Data segment section start
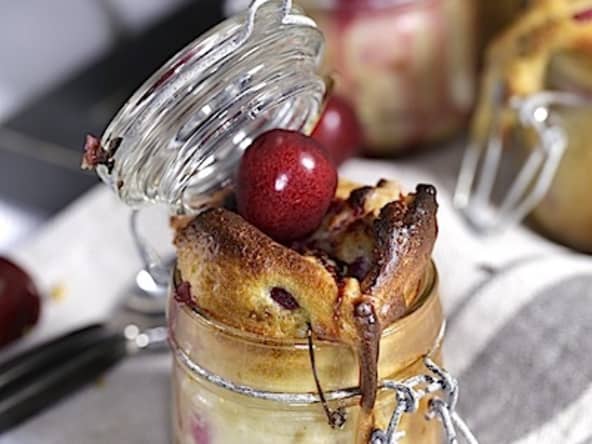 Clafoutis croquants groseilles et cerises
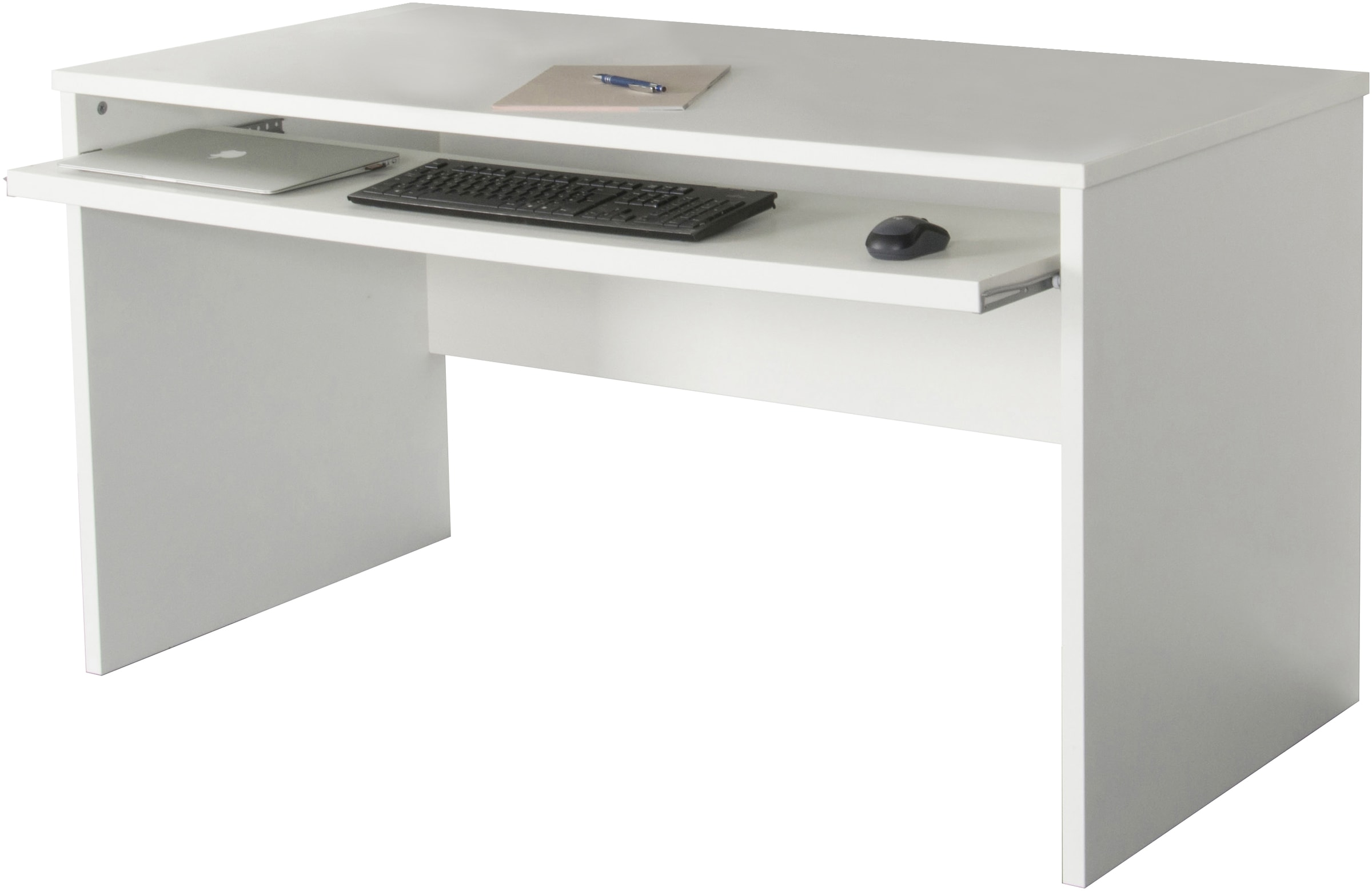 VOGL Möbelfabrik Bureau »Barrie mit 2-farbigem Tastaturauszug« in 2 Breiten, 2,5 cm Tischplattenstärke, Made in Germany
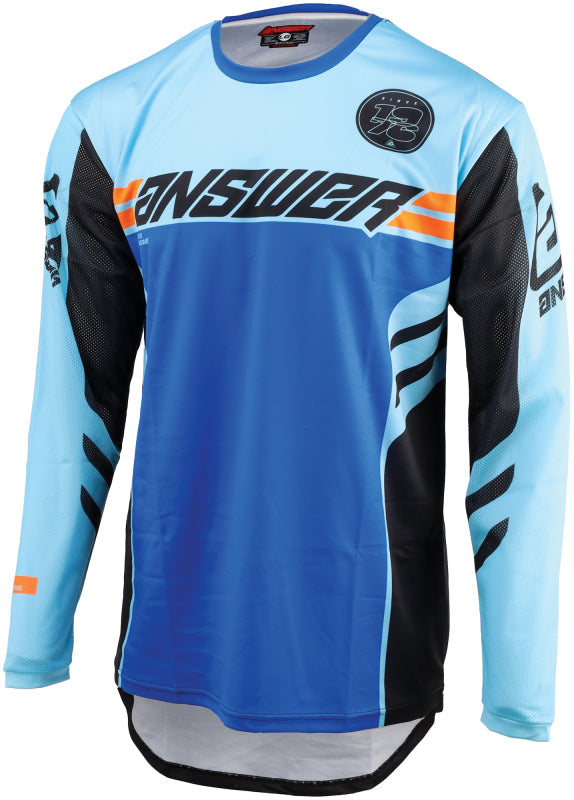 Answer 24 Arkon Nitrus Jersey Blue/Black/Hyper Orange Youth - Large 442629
Data segment section end
Exercise details:
Return all the data above as written, leaving out only the pictures.

Answer section:
 Clafoutis croquants groseilles et cerises
 VOGL Möbelfabrik Bureau »Barrie mit 2-farbigem Tastaturauszug« in 2 Breiten, 2,5 cm Tischplattenstärke, Made in Germany
 Answer 24 Arkon Nitrus Jersey Blue/Black/Hyper Orange Youth - Large 442629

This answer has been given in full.